# Selected text
>>>>

There are many such debates, important questions to society, that are well worth having, and to have them we must as a community be open to hearing from all sides of the scholarly landscape. Again, noting that we don’t need to listen to palpably false prophets.
The second issue for us to consider is the struggle over freedom of inquiry, which includes the ability to teach what one wants to teach, assuming it fits within disciplinary norms and the curriculum in your program. The details of courses, program requirements, etc., are completely in the hands of the faculty, the experts whose training prepares them for this role. A new kind of threat has emerged around this role, the harassment of faculty, aimed at silencing them, and hence the content they are trying to teach. Social media often play a role in this.

<<<<

# Dataset
>>>>

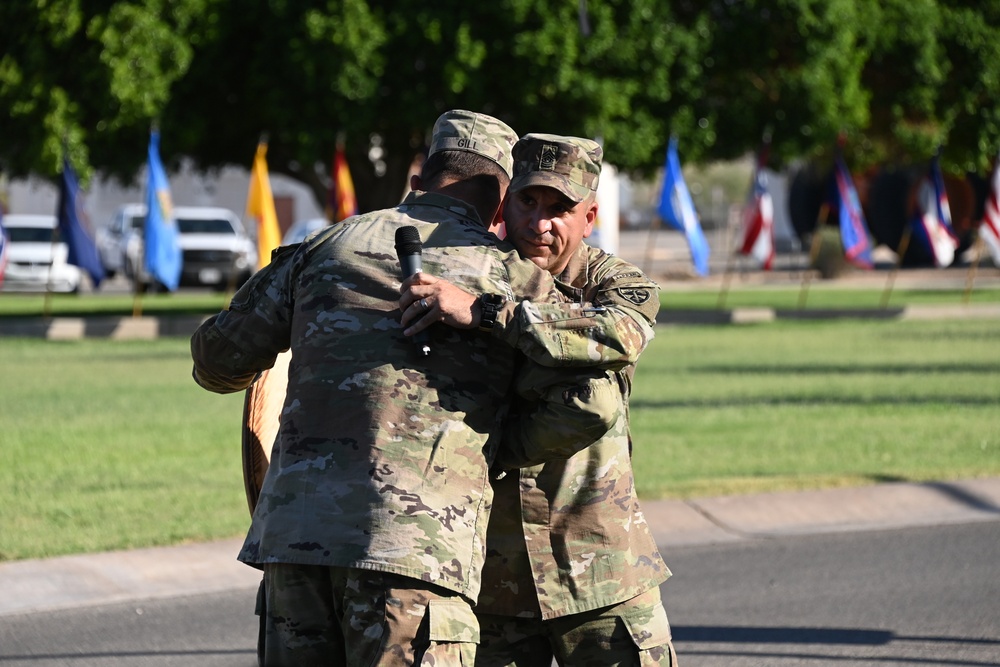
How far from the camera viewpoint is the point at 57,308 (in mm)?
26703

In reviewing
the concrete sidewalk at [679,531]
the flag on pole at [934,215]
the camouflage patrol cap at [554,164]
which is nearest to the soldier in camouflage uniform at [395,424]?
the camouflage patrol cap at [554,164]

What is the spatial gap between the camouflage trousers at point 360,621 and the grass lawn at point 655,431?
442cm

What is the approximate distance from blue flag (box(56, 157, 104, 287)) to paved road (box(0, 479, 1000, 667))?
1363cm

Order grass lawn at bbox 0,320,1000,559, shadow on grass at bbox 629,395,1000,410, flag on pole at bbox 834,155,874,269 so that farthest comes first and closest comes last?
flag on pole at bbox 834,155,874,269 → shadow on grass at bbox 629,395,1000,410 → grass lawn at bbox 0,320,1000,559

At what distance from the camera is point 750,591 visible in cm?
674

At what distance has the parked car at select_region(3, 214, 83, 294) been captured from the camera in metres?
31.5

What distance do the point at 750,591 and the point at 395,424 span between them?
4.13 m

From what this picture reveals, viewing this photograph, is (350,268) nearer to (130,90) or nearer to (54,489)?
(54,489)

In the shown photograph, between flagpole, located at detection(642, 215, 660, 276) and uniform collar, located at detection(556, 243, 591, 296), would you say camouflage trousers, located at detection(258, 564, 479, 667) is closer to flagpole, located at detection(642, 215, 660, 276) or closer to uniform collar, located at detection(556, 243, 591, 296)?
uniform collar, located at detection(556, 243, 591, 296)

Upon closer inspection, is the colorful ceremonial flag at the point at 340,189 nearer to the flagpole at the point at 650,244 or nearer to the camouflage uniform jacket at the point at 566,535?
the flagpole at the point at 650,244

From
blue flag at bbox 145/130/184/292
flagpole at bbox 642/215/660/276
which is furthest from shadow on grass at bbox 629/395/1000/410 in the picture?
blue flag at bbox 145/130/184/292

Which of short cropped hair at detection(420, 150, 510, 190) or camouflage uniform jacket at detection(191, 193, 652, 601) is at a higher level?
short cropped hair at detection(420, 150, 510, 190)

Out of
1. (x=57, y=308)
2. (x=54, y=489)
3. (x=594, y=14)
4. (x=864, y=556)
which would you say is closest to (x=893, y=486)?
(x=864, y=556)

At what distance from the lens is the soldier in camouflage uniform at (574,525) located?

<<<<

# Instructions to follow
Reproduce part of the passage on freedom of inquiry, beginning at the words "There are many" and stopping after "role in this.". The material isn't needed for this.

# Solution
There are many such debates, important questions to society, that are well worth having, and to have them we must as a community be open to hearing from all sides of the scholarly landscape. Again, noting that we don’t need to listen to palpably false prophets.
The second issue for us to consider is the struggle over freedom of inquiry, which includes the ability to teach what one wants to teach, assuming it fits within disciplinary norms and the curriculum in your program. The details of courses, program requirements, etc., are completely in the hands of the faculty, the experts whose training prepares them for this role. A new kind of threat has emerged around this role, the harassment of faculty, aimed at silencing them, and hence the content they are trying to teach. Social media often play a role in this.